• PAGE EXTRACT

Japan is a particular place, unique unto itself and settled into that particularity. When I am there, I feel completely at home and completely foreign. There are people going about their daily lives, following the predictable patterns that smooth the tasks of everyday living. Yet there are also subtle differences that unsettle a visitor such as myself when I disrupt these easy, orderly patterns.
Just over a year ago, I was fortunate to have work bring me back to this country that alternately fascinates and perplexes me. For eight days in the cold of February, I traveled. I spent the time mostly on my own — Tokyo to Fukuoka to Nagasaki — navigating the obvious that did not seem obvious to me at all, at first.
I did things like standing alone on a cold and windy train platform wondering “Where are the other passengers?” and then realizing that they had stayed inside, not passing through the gates until a moment before the train would arrive. Because, of course, this was Japan. The train would arrive precisely when scheduled. I entered the bus terminal by the wrong door and fumbled about for the tray and tongs so I could choose my items at the bakery. Every day I made mistakes.
However, I recall most clearly the kindnesses of those who nudged me into success.
The gesture of allowing me to go ahead in line that was also guidance about which line I should be in. The hotel staff member who made hot water for me since the instant hot water machines were obviously beyond my experience and thus ability. (He explained that he wanted to be sure the temperature was just right for the specific tea I had selected, silent on the reality that I had not been able to procure any water for myself at all.) The sushi chef who realized I had not ordered what I wanted and gently recommended that perhaps I would be happier with the alternative option offered.

• WHAT THE TASK REQUIRES
Continue the essay about traveling alone in Japan from its last sentence, keeping its first-person voice.

• DATA PROVIDED
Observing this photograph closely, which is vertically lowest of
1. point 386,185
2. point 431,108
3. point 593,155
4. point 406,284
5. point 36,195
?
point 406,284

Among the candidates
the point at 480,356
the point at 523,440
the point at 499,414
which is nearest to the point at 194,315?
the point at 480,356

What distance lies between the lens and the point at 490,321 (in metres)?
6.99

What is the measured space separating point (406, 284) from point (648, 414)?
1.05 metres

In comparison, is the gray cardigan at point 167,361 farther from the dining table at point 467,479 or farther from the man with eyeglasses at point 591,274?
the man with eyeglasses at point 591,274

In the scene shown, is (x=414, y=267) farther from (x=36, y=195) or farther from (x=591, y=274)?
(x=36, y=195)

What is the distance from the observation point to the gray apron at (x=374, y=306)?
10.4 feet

• ANSWER FOR THIS EXERCISE
Slowly I relaxed into the flow of the crowds around me, trusting instinct rather than ability to read directions or make logical sense of behaviors I observed. Eventually I found the patterns that guide those who are able to expect and predict rather than bumble and trip. Through this becoming, I reflected on the paradox that, the more foreign my surroundings, the more familiar I become with myself – that self that is always within me but is not always present to me.
Becoming so dependent on others as I did is not easy for someone as driven and self-sufficient as I. My first tendency is to resist – to insist that I can figure it out on my own. To declare that being alone does not mean I am incomplete or incompetent. I have come to realize, however, that if I can quiet that voice; I can hear another. It too is mine but it is the voice that reflects rather than analyzes, appreciates rather than judges, and welcomes the generosity of others — accepting the community that makes me more than I can be on my own. More fully myself. More familiar. More whole.
On my final day walking from shrine to shrine and temple to temple in Nagasaki, one of the vendors insisted that she take my picture with my camera “so that you will always remember this place.” She meant because of the signs below and between which I was standing, tall signs identifying Sofukuji Temple in golden Japanese script. She did not know that she was capturing for me a moment in time to which I had journeyed – to that inner place in which I re-find myself.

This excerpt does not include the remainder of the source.